Department of Surgery, Oregon Health & Science University, Mail Code L223, 3181 Sam Jackson Park Rd, Portland, OR 97201

(Email: karamlou{at}ohsu.edu).

To the Editor:

The recent letter by Carotti and colleagues [1] addresses the association between a rare variant of truncus arteriosus and ductal origin of the distal pulmonary artery, which was not mentioned in our recent review [2]. The modified Van Praagh classification [3] describes a single origin of the pulmonary artery from the common arterial trunk (usually the right pulmonary artery), with either the ductus or collateral vessels supplying the contralateral side, classified as type A3. Others have described this morphologic type as hemitruncus [4, 5] to emphasize the discontinuity of the pulmonary arteries.

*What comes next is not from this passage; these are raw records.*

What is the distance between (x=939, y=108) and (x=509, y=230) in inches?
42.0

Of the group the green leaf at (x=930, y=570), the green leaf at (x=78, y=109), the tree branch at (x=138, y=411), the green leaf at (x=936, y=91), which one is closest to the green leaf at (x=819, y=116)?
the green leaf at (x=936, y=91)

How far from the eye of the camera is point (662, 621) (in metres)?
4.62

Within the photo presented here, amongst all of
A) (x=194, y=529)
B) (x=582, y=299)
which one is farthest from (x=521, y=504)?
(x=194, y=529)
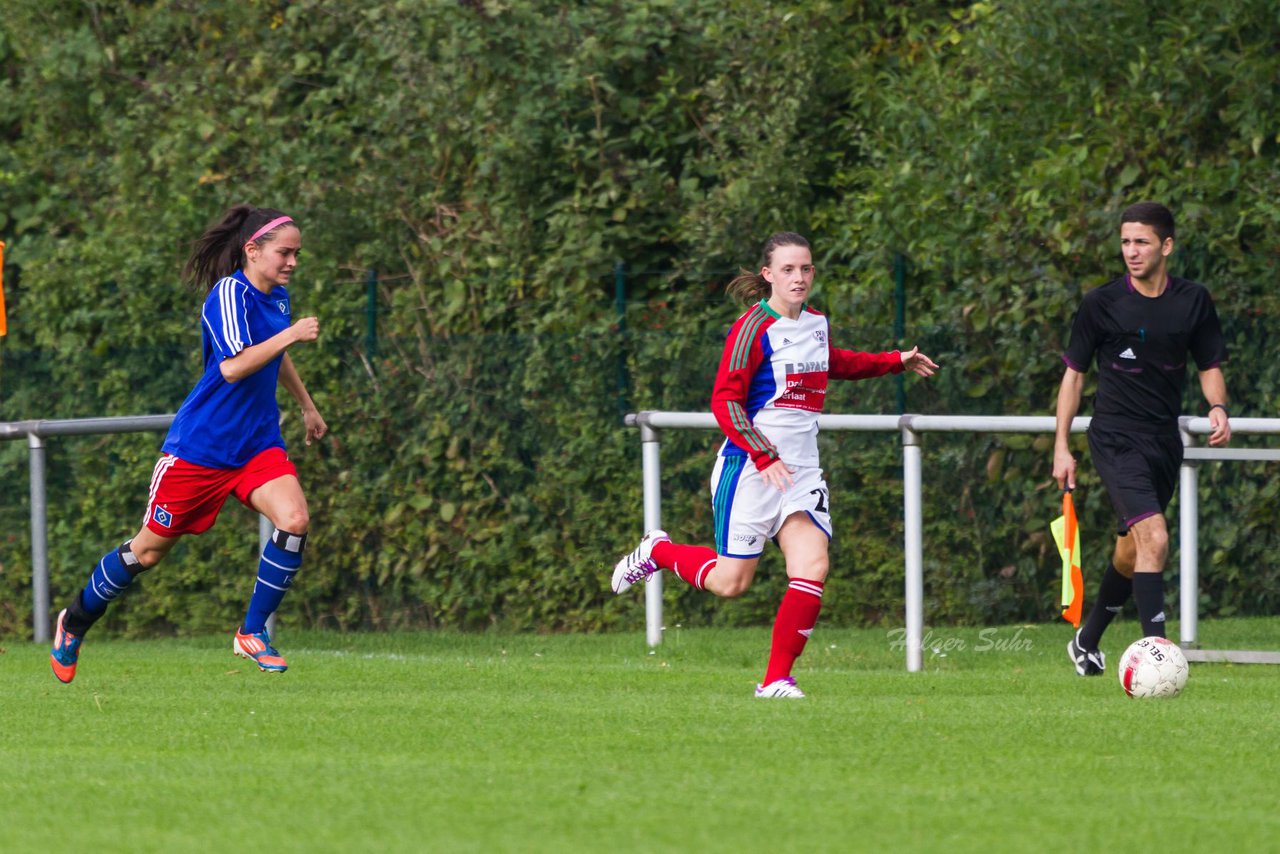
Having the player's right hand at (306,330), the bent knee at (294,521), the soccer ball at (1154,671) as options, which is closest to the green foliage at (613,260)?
the soccer ball at (1154,671)

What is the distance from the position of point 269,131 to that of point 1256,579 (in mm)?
7858

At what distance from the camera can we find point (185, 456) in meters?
8.56

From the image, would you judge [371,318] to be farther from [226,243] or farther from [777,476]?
[777,476]

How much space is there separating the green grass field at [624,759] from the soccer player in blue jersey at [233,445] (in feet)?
1.35

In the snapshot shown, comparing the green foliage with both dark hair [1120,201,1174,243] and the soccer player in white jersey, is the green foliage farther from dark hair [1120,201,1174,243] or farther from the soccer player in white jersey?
the soccer player in white jersey

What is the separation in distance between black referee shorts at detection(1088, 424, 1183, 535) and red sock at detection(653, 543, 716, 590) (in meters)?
1.68

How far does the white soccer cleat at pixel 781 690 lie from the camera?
8016mm

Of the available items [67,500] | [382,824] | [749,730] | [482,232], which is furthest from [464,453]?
[382,824]

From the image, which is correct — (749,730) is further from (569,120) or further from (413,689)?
(569,120)

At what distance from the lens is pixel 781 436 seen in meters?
8.04

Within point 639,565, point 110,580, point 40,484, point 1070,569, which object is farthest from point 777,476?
point 40,484

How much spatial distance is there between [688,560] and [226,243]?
2.36m

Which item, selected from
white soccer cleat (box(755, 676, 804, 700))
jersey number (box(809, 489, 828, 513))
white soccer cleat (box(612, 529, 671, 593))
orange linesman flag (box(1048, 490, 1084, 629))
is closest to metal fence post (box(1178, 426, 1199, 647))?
orange linesman flag (box(1048, 490, 1084, 629))

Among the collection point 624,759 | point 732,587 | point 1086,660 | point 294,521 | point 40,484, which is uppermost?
point 294,521
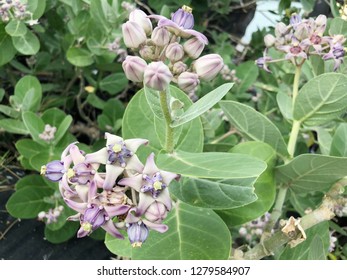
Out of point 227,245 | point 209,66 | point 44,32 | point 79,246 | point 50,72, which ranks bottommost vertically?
point 79,246

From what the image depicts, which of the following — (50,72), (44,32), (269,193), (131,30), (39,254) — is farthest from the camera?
(50,72)

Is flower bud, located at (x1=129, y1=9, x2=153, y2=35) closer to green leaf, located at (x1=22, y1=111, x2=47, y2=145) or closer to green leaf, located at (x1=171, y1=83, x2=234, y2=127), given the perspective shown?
green leaf, located at (x1=171, y1=83, x2=234, y2=127)

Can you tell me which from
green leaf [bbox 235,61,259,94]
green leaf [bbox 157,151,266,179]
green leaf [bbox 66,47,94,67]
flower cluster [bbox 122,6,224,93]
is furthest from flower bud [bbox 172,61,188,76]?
green leaf [bbox 235,61,259,94]

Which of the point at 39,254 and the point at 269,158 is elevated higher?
the point at 269,158

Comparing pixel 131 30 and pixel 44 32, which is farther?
pixel 44 32

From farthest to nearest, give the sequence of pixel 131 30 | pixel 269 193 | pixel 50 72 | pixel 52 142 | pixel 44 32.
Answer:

Although we are aware of this variant of truncus arteriosus, it is worth mentioning that overall, Van Praagh types A1 and A2 represent the majority of the morphologic spectrum of truncus arteriosus, comprising 86% of patients with truncus arteriosus in the GLH autopsy series and 89% in the Toronto series [6, 7]. Those patients with a true ductal origin of the distal pulmonary artery, as opposed to those with multiple collateral supply, represent an even more discrete subgroup, with only 2% of all patients with type A3 truncus arteriosus. Accordingly, we had no patients with hemitruncus in our series. This rarity notwithstanding, the morphology of hemitruncus is highly variable, and thus experience with each type is limited, making useful inferences problematic.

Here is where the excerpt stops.